Pair Trading with Goldman Sachs and Series Portfolios

The main advantage of trading using opposite Goldman Sachs and Series Portfolios positions is that it hedges away some unsystematic risk. Because of two separate transactions, even if Goldman Sachs position performs unexpectedly, Series Portfolios can make up some of the losses. Pair trading also minimizes risk from directional movements in the market. For example, if an entire industry or sector drops because of unexpected headlines, the short position in Series Portfolios will offset losses from the drop in Series Portfolios' long position.

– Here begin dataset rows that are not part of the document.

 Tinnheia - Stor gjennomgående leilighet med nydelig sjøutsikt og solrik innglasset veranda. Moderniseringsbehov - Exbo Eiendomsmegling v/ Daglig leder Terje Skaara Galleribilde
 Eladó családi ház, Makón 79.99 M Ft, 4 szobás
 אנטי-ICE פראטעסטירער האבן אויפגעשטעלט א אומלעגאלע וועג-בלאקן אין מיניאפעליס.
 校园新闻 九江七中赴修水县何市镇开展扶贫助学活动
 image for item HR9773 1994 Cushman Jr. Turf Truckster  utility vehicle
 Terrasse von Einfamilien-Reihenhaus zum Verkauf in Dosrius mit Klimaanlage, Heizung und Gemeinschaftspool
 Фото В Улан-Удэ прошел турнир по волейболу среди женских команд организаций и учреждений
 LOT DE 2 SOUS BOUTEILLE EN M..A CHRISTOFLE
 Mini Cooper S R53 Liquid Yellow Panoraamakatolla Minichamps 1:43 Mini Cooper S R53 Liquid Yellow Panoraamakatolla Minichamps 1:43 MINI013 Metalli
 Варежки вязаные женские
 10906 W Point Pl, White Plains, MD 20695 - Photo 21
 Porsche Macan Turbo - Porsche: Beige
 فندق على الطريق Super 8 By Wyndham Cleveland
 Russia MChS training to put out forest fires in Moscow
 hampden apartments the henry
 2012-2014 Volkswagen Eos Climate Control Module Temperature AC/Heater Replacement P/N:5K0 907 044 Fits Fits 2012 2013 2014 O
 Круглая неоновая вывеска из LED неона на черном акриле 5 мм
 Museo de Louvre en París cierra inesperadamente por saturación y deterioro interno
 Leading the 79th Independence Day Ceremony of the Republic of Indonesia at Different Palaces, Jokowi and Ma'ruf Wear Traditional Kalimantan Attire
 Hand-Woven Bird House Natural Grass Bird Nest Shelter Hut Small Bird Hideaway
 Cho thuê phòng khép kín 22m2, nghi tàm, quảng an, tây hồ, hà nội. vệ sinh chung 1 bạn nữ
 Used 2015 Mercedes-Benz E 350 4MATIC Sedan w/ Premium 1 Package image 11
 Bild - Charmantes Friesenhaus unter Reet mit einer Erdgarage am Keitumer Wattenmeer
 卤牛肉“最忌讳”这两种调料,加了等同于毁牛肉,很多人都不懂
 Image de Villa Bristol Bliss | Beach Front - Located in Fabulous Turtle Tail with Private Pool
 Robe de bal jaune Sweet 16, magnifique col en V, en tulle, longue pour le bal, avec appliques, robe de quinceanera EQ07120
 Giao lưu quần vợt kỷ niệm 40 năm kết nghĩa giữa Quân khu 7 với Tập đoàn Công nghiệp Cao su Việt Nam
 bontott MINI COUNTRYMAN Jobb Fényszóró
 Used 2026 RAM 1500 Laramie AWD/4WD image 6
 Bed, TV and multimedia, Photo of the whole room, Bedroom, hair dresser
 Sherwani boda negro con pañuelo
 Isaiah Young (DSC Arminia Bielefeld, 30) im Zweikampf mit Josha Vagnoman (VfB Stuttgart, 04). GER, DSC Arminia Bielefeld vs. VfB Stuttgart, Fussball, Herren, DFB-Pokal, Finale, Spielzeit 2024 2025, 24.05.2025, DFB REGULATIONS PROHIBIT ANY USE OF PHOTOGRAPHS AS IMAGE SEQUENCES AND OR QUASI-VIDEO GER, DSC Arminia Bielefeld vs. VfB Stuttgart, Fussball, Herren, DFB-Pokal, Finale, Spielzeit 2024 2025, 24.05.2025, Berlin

The idea behind Goldman Sachs Access and Series Portfolios Trust pairs trading is to make the combined position market-neutral, meaning the overall market's direction will not affect its win or loss (or potential downside or upside). This can be achieved by designing a pairs trade with two highly correlated stocks or equities that operate in a similar space or sector, making it possible to obtain profits through simple and relatively low-risk investment.
Check out your portfolio center.
Note that this page's information should be used as a complementary analysis to find the right mix of equity instruments to add to your existing portfolios or create a brand new portfolio. You can also try the Pattern Recognition module to use different Pattern Recognition models to time the market across multiple global exchanges.